Ultimately, times have changed. It's no longer possible for artists to make a living just by releasing an album. It doesn't matter how popular your album is. The fact of the matter is that no one really buys CD's anymore or even listens to the radio. And no artist makes a dime off of iTunes since a majority of listeners are downloading music illegally or relying on sources such as Pandora and Spotify. Even top performers have major difficulties. Elite Daily reveals that, as of 2014, "Pitbull -- despite having 50 million Facebook fans and nearly 170 million Youtube plays -- has sold less than 10 million albums in his entire career."

So what does this mean exactly? It means artists need to find other ways to make a living. Business Insider cites examples of product lines and sponsorships that famous artists have had to rely upon. Taylor Swift released a line of perfume. Lana Del Rey became the spokesperson for H&M. Rihanna promoted Budweiser. While these opportunities can generate a great deal of revenue, they usually only present themselves after an artist has already made it big.

Most up-and-coming artists spent exorbitant amounts of money releasing an album, publicizing it, and then going on tour. These tours are made possible by agencies and labels, which are acquired through record contracts that often result in less-than-ideal circumstances for the artist, including little to no reward and great amounts of debt. According to ABC News, "In the music industry, the artist is responsible for paying back the record label for all kinds of costs, including: clothes, travel, studio time and music videos."

Even Prince vocalized his discontent with the music industry. The singer told Rolling Stone, "Record contracts are just like . . . slavery. I would tell any young artist . . . don't sign." But this is easier said than done. Many artists become so desperate to succeed that they'll sign the first offer they get, even if it means giving up rights to their own music.

The Beatles are a classic example. According to Slate, in 1963, "[The Beatles] signed away a majority interest in their songwriting, to a struggling music publisher with no track record, for absolutely nothing." This left the band with little income for their own efforts, especially for the individual songwriters, while publisher Dick James became incredibly wealthy from the deal. Bloomberg quoted Paul McCartney from The Beatles Anthology, in which he states, "[Our manager] did do some lousy deals and he put us into long-term slave contracts which I am still dealing with. For 'Yesterday,' which I wrote totally on my own, without John's or anyone's help, I am on 15%."

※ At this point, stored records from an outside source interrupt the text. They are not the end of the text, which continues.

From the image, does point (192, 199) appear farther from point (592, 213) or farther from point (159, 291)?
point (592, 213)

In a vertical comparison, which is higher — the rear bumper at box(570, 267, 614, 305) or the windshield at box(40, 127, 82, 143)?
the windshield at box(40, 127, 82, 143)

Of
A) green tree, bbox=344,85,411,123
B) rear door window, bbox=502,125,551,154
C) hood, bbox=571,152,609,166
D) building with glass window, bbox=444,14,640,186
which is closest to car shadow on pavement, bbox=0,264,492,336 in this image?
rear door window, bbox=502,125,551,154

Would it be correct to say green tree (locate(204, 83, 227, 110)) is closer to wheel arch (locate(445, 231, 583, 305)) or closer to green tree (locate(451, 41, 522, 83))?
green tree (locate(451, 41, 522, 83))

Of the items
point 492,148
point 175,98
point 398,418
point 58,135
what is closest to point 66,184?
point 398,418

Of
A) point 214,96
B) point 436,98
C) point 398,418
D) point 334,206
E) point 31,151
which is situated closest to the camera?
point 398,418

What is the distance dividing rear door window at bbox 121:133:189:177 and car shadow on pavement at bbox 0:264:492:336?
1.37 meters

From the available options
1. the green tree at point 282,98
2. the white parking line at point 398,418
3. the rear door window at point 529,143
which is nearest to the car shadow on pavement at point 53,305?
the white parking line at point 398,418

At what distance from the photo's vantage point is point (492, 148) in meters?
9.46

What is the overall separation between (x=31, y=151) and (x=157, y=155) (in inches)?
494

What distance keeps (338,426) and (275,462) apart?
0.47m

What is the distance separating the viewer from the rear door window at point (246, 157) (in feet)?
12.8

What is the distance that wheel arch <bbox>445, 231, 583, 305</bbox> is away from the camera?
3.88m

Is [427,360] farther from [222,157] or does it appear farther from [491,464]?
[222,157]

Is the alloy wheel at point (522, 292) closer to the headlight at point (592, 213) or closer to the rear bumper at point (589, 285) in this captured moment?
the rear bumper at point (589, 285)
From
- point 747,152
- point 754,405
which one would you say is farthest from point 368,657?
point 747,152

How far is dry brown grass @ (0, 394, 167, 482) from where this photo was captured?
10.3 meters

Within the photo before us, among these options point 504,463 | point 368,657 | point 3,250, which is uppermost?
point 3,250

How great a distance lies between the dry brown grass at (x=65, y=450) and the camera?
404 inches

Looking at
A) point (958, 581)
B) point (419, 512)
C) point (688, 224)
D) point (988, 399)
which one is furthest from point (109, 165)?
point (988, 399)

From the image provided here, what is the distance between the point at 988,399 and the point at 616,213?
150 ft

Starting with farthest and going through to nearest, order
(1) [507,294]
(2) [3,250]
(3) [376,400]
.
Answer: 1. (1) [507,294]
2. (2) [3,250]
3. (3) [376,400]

This is what happens when artists trust managers and agents to make the best decisions for them. Often, managers and agents act upon selfish motivations, claiming royalties that ultimately should have gone to the artist. Because of this, the industry is dominated by producers, agencies and managers rather than the artists themselves. In some scenarios, the musicians aren't even entirely aware of what a contract entails because of fine print and/or legal jargon. This has been the case since the music industry ever came to be. In addition to the Beatles, Tim McGraw, Soulja Boy, Salt-N-Pepa, the Rolling Stones, Prince and Lady Gaga have all been victims of some sort of fraud within the music industry.

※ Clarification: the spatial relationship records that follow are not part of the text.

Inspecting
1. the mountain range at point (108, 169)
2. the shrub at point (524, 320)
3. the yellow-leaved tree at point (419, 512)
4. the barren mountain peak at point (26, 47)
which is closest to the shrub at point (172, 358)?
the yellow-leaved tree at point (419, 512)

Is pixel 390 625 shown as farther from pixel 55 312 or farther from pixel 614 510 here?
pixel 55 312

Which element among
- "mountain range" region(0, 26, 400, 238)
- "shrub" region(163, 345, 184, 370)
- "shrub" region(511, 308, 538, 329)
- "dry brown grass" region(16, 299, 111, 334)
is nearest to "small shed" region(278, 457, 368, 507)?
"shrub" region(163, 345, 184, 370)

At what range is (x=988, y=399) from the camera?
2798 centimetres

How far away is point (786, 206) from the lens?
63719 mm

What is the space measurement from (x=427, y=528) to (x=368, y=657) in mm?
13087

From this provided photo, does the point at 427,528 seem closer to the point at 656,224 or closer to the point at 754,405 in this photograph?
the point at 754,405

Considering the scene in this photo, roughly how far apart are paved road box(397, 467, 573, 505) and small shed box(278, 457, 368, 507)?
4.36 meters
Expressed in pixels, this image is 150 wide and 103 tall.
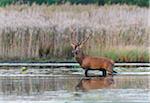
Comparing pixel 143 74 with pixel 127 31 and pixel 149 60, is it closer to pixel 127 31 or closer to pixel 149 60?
pixel 149 60

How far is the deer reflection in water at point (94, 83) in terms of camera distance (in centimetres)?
1681

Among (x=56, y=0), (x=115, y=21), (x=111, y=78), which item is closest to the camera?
(x=111, y=78)

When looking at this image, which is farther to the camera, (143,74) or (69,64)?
(69,64)

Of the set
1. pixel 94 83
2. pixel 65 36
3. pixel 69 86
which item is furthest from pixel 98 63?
pixel 65 36

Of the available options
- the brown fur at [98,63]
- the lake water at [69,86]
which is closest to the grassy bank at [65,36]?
the lake water at [69,86]

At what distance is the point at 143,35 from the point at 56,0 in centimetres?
1642

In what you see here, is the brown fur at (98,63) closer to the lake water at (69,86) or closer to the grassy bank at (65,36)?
the lake water at (69,86)

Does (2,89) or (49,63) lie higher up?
(2,89)

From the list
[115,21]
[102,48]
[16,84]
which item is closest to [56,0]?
[115,21]

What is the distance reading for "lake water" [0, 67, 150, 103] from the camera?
14.5 m

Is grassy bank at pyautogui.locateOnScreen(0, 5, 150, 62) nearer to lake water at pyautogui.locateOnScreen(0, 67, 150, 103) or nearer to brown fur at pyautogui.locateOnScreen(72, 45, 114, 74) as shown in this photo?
lake water at pyautogui.locateOnScreen(0, 67, 150, 103)

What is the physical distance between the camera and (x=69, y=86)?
17.0 m

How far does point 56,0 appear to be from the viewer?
42688 millimetres

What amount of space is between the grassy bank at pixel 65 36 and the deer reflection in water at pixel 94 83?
5.79 m
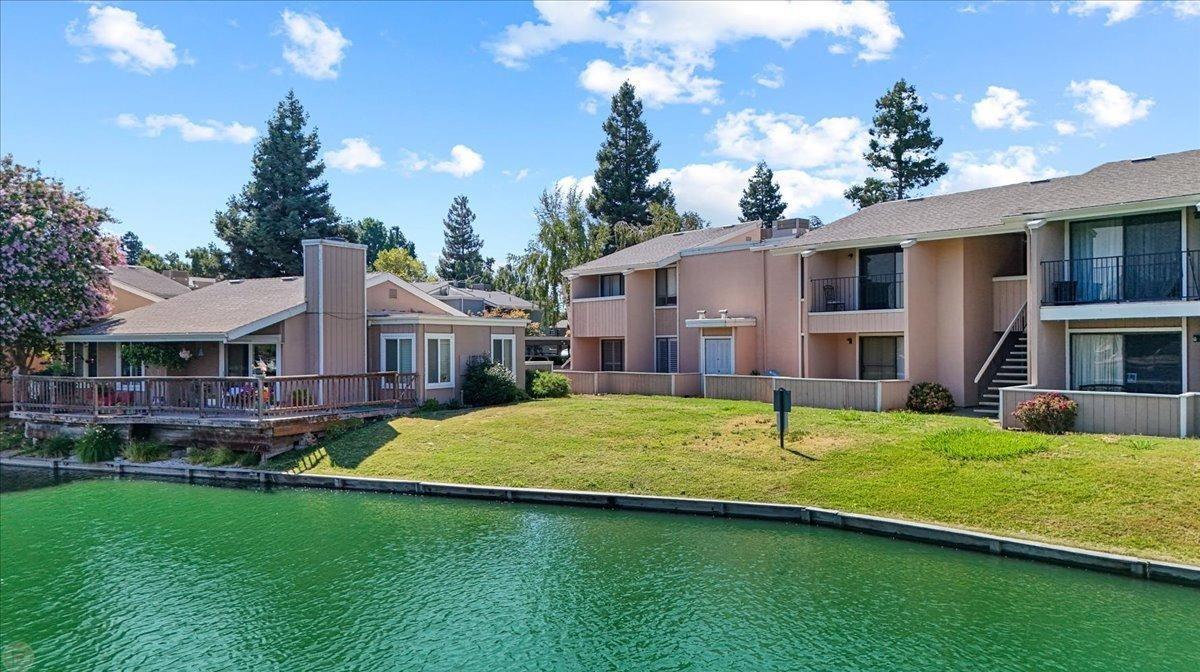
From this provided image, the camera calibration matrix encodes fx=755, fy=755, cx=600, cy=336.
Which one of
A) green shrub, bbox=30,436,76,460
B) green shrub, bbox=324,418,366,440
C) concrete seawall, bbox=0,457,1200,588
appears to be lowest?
concrete seawall, bbox=0,457,1200,588

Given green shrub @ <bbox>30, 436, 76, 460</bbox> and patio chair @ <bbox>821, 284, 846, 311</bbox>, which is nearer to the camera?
green shrub @ <bbox>30, 436, 76, 460</bbox>

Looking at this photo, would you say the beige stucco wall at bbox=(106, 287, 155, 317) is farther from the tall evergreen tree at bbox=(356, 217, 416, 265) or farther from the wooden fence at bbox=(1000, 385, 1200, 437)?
the tall evergreen tree at bbox=(356, 217, 416, 265)

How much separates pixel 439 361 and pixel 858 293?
14.6 m

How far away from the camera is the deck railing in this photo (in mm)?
21484

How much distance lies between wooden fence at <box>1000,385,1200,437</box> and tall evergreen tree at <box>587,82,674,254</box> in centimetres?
4557

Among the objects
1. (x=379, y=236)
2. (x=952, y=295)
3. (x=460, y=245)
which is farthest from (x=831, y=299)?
(x=379, y=236)

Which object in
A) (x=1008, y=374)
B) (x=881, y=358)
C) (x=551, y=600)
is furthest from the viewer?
(x=881, y=358)

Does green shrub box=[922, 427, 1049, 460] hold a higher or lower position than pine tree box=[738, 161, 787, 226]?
lower

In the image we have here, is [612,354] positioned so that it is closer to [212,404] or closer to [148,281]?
[212,404]

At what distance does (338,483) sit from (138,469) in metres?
7.07

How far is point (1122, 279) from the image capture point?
1945cm

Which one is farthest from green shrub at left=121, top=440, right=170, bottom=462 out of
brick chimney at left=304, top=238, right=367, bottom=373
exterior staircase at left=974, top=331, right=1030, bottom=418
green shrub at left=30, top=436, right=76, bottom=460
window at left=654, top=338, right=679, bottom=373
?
exterior staircase at left=974, top=331, right=1030, bottom=418

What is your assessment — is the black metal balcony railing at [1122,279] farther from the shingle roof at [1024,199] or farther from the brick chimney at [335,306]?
the brick chimney at [335,306]

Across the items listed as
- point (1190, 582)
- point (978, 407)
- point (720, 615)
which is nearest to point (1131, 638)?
point (1190, 582)
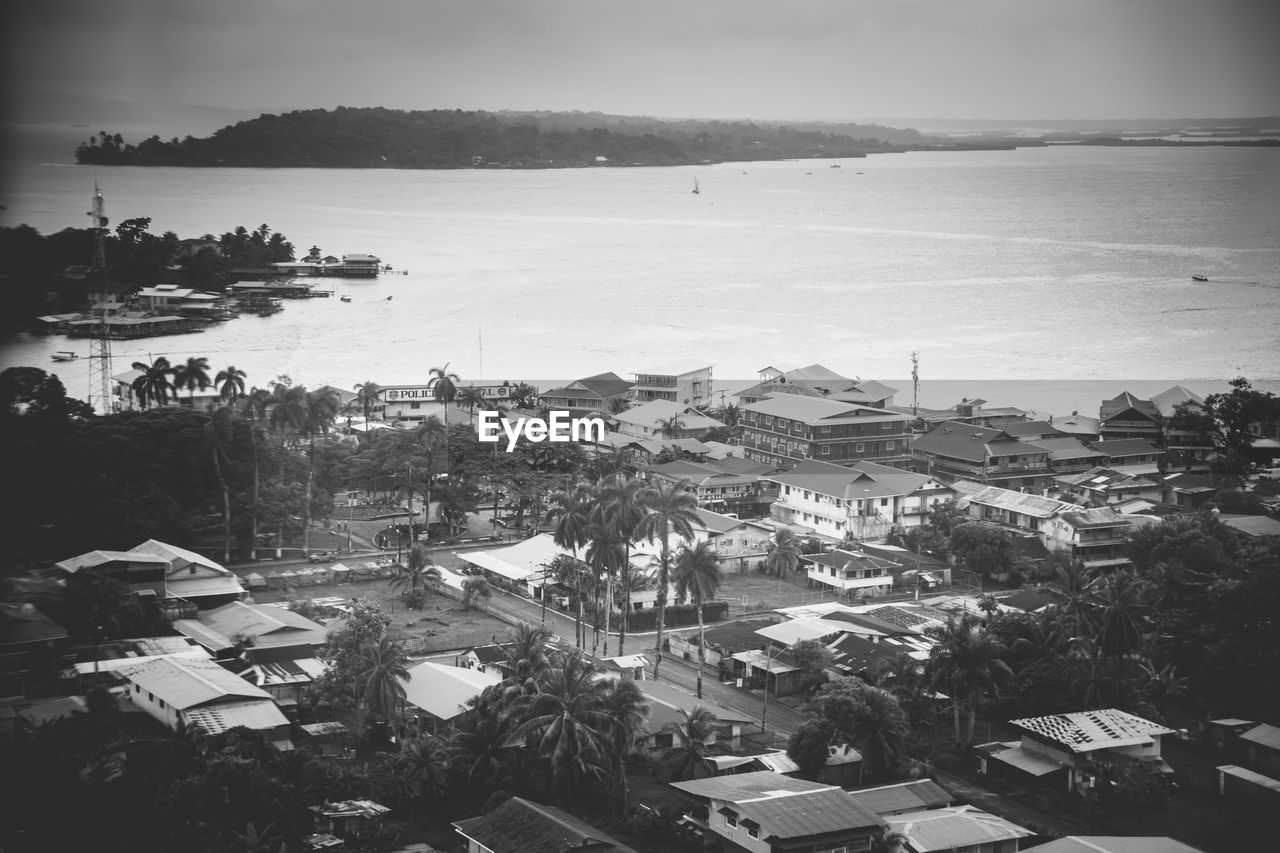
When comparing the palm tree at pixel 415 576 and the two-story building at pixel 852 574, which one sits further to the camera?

One would think that after decades of fraudulent behavior, someone would have forced some sort of change in the industry. Some backlash can be seen in the efforts of top artists. For example, Jay-Z and Prince spent millions of dollars creating their own labels in order to avoid future contract issues. Taylor Swift withdrew her songs from Spotify and publicly resisted Apple's efforts to use artists' songs without compensation. Neil Young and Prince have also withdrawn their music from streaming outlets.

But top artists aren't the only people who can do something about this issue. As consumers we can retrace our steps back to when music was still considered to be a product. Many of us have strayed from that mindset, viewing music as something we're entitled to download for free on YouTube. In reality, downloading music for free is comparable to stealing a CD from a store. Maybe it's the tangibility of a CD that makes the latter seem more deplorable.

But, truth be told, a song is a product that someone made and deserves to be compensated for. Until we accept that as reality, injustice in the music industry will continue to exist, and artists will continue to be starving.